Release Date: February 10, 2009
Own it on Blu-ray
Director: Richard Kelly
Writer: Richard Kelly
Stars: Jake Gyllenhaal, Maggie Gyllenhaal, Mary McDonnell, Holmes Osborne, Daveigh Chase, Patrick Swayze, Noah Wyle, Drew Barrymore, Seth Rogen
MPAA Rating: R
Donnie Darko is a tricky film to summarize and one that can be a bit difficult to understand. It’s the story of an emotionally disturbed, sex-obsessed teenager (played by Jake Gyllenhaal) who begins seeing visions of a bunny named Frank who tells him the world will end in 28 days. Frank convinces Donnie to complete a series of tasks that ultimately force him to make a very difficult decision.
If that description sounds a bit odd, it’s because Donnie Darko is an odd film. It’s also one that’s tough to nail down into a specific genre or theme. At its heart, the film is a character driven story about a damaged teenager trying to find his way in life, but the film also deals with time travel, mental illness and religion.
While the science fiction elements of the film and Frank the Bunny’s claims of impending Armageddon set the film apart, it’s the more ordinary and mundane scenes in the film that make Donnie Darko so much fun to watch. Listening to Maggie Gyllenhaal, who is Jake’s sister both in the film and in real life, tell her brother to “Go suck a fuck!” or hearing an exasperated Kitty Farmer tell Donnie’s mom “Sometimes, I doubt your commitment to Sparkle Motion!” are the memorable scenes that will stick with you. There is also a fantastic scene where Donnie is forced to correct his two moronic friends on the mating habits of Smurfs. It’s also fun to see a young Seth Rogen, in his feature film debut, play a bully at Donnie’s school and it’s both enjoyable and slightly disturbing to watch Patrick Swayze play a motivational speaker with a “kiddie porn dungeon” in his basement.
Originally released in theaters in 2001, the film didn’t quite make enough at the box office to break even, but it later became a cult classic. In 2004, a two-disc director’s cut of the film was released on DVD. Today, Donnie Darko is being released on Blu-Ray for the first time in a two-disc collection that includes both the original film and the 2004 director’s cut.
The original version of the film can be somewhat difficult to understand, especially the first time you watch it. However, the theatrical version of the film does make sense if you pay close attention to the plot. The director’s cut, which adds an additional 20 minutes to the film, is much more direct and straightforward. Ultimately, the biggest difference between the two versions is the fact that the theatrical version leaves room for interpretation while the director’s cut clearly spells out writer/director Richard Kelly’s version of what it all means.
Deciding which version of the film you prefer is a matter of personal preference.

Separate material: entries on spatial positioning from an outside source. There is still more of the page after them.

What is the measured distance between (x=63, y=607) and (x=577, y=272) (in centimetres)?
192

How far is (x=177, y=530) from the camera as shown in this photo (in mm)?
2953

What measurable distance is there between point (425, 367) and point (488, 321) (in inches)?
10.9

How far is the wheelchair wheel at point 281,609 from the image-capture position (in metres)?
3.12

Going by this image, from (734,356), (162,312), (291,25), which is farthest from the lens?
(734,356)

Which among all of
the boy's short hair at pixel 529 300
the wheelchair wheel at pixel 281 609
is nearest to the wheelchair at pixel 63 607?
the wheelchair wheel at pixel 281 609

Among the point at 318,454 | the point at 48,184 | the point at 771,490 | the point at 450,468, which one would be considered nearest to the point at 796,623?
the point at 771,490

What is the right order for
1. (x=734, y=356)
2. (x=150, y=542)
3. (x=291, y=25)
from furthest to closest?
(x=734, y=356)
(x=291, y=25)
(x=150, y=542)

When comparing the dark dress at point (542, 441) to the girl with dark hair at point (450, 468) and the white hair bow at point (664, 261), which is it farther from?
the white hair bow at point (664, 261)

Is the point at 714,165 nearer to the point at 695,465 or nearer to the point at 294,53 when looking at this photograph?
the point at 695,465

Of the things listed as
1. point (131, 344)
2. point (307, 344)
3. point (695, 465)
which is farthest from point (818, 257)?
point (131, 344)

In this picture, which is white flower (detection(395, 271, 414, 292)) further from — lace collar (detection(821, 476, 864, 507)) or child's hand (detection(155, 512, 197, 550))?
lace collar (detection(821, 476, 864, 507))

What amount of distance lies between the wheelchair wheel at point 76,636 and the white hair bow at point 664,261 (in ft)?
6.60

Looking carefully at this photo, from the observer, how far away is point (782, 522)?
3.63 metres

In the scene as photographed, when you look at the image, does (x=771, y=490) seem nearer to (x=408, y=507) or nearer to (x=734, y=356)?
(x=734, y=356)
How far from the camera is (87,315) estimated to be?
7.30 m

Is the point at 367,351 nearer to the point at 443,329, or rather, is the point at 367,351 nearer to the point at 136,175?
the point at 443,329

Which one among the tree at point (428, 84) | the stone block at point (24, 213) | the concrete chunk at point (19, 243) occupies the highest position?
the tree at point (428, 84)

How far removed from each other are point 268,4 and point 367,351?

I personally prefer the original cut of the film, which portrays the decision Darko makes at the end of the film as a more personal one, while the director’s cut implies that forces surrounding him are doing everything in their power to compel Donnie to make his decision. (If that sounds vague, forgive me, I’m doing my best not to give too much of the plot away.) To me, Donnie’s ultimate decision seems more noble in the original version of the film, while the director’s cut makes it seem like he didn’t really have much choice in the matter at all. Also, I feel like the original film just flows better. The director’s cut, with its additional 20 minutes of footage, clocks in at just under two hours and fifteen minutes.
In some ways, I almost wish that Kelly hadn’t come out with a director’s cut and had instead decided to let the original film speak for itself. The original film is a bit like an abstract painting, one that you can stare at and attempt to draw your own conclusions about the meaning of the work, while the director’s cut feels like the painter is standing behind you while you view the painting, telling you in great detail what it actually means. Sometimes the fun is in not knowing.
Still, I like the fact that the Blu-Ray version of Donnie Darko includes both versions of the film (thanks to the amazing storage capacity of Blu-Ray discs). When the director’s cut was originally released on DVD, it didn’t include the original film, which forced fans to buy two separate DVDs, so it’s nice to have both films together on one disc. If you’ve never seen the film before, I highly suggest picking it up and watching the theatrical version first. Then, if your head hurts at the end of the movie, go back and watch the original film a second time. If you still don’t get it, then check out the director’s cut.
If you are already a fan of the film and you already own it on DVD, I can’t in good conscience recommend picking up the Blu-Ray copy. Since the film was shot in 2001, there isn’t much of a difference in quality between the Blu-Ray and DVD versions of the film. And the special features included on the Blu-Ray version are identical to the ones released with the director’s cut of the film on DVD. But if you love the film and haven’t gotten around to purchasing it yet, this is the perfect version to pick up.